L’idea è semplice: ormai è impensabile puntare al lavoro fisso. Ma al tempo stesso è impossibile considerare la sfera professionale come qualcosa di immutabile, statico, monolitico. Senza invadere il campo della sociologia, il mondo del lavoro oggi segue regole liquide e frastagliate, non più adatte a chi ha come obiettivo la stabilità dei decenni passati. Le nuove generazioni nascono e crescono adottando questo modello.

Un modello dove la precarietà deve essere trasformata in chiave positiva per diventare evoluzione altrimenti si trasforma in sofferenza sociale. Questo passaggio è noto a chi vuole reinventarsi a 50 anni e creare un lavoro (non solo trovarlo).
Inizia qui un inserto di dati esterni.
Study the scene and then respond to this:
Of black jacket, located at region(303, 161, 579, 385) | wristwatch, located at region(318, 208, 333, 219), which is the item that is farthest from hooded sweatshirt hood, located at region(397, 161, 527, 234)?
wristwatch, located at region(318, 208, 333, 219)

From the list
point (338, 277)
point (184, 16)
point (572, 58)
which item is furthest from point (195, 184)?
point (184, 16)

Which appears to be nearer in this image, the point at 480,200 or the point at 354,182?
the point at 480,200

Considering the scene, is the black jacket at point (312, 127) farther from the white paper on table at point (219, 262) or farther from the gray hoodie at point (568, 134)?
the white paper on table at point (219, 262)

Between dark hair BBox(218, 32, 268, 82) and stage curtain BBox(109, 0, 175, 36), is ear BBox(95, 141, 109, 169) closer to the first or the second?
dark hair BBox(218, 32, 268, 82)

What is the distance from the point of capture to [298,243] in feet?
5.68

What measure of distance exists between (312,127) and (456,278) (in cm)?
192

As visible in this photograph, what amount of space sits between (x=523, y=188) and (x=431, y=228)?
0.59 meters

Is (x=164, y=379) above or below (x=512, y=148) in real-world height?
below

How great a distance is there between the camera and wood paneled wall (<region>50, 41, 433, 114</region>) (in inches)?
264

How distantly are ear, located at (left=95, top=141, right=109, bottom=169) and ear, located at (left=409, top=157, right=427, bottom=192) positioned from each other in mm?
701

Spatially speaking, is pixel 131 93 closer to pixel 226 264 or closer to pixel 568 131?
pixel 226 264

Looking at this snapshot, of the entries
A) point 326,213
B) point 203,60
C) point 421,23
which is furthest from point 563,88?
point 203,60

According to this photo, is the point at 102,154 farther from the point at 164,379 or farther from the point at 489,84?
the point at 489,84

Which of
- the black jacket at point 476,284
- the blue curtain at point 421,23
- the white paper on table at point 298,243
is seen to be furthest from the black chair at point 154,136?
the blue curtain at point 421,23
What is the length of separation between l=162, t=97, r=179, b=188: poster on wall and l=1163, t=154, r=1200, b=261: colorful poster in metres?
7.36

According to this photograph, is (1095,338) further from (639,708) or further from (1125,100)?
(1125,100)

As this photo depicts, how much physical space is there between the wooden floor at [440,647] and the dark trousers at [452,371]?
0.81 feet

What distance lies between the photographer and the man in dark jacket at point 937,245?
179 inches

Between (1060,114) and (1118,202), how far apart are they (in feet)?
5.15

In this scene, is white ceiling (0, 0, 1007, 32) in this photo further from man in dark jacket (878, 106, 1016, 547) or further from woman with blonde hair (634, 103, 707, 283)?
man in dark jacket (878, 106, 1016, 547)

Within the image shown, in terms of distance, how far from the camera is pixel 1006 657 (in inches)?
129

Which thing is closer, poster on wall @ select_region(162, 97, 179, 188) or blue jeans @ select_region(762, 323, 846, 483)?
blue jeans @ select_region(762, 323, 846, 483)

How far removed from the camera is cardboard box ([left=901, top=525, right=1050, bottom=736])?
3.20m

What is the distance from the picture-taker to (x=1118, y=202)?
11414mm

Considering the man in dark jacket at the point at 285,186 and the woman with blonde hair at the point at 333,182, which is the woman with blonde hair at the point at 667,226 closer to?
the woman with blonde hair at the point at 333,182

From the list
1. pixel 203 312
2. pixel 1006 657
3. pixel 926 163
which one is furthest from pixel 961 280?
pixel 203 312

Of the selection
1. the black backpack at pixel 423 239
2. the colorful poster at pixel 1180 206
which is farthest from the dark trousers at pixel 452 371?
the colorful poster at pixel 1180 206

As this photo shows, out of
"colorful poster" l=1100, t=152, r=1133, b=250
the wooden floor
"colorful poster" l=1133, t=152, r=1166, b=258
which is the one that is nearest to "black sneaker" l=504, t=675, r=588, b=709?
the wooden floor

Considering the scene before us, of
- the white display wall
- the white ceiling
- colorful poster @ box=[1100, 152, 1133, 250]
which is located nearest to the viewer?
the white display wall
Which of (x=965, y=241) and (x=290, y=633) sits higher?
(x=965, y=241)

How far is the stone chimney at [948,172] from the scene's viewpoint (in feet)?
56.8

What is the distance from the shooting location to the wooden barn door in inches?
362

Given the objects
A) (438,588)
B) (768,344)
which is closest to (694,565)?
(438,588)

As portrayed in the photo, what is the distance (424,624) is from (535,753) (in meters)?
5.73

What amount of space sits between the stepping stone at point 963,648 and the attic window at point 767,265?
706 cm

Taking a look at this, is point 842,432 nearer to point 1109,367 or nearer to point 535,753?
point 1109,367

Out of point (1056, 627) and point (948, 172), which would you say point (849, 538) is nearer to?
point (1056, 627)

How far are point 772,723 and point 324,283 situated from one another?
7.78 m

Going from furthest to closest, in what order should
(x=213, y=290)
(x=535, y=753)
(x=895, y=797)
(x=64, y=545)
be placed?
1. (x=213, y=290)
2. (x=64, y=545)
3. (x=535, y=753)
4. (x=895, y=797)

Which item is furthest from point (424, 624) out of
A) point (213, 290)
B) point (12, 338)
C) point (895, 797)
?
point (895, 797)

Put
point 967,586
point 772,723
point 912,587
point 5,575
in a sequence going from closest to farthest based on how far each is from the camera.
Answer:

Così nascono nuovi modelli di business come quello dei coworking, e si sviluppano paradigmi alternativi. E potenzialmente vincenti. Proprio come lo smart working: approfondiamo?

Cos’è lo smart working: definizione

Il primo passaggio utile è questo: trovare una definizione del concetto. Quindi, cos’è lo smart working? Con questo concetto si intende una riorganizzazione flessibile del lavoro che sfrutta le nuove tecnologie digitali (come Dropbox, Skype e Google Drive) per superare i limiti imposti dallo spazio e del tempo. Detto in altre parole, il lavoro diventa agile e si modella intorno alle necessità dell’azienda e/o del dipendente.

smart working

Quindi, smart working non significa lavorare meno ma in qualche modo è parte della ricetta per contrastare la crisi. Le risorse si definiscono diversamente, dove servono. E si abbattono le spese lavorando attraverso uffici digitali che permettono di annullare affitti, oneri, licenze. L’obiettivo di questa tendenza è duplice: aumentare la produttività e migliorare la qualità della vita. Anche in condizioni particolari come quella di chi deve accudire i figli o ha un problema di salute. Sembra una realtà interessante, vero? Ecco perché sta prendendo piede in Italia.

Dati e tendenze in Italia

Come si sviluppa lo smart working in Italia? Piuttosto bene, l’idea che si nasconde alla base di questa metodologia di lavoro non implica grandi investimenti. Anzi, nella maggior parte dei casi rappresenta una salvezza per le aziende che vogliono ridurre i costi senza rinunciare al proprio business. Una delle notizie recenti lascia ben sperare per un’applicazione dello smart working nelle realtà più grandi.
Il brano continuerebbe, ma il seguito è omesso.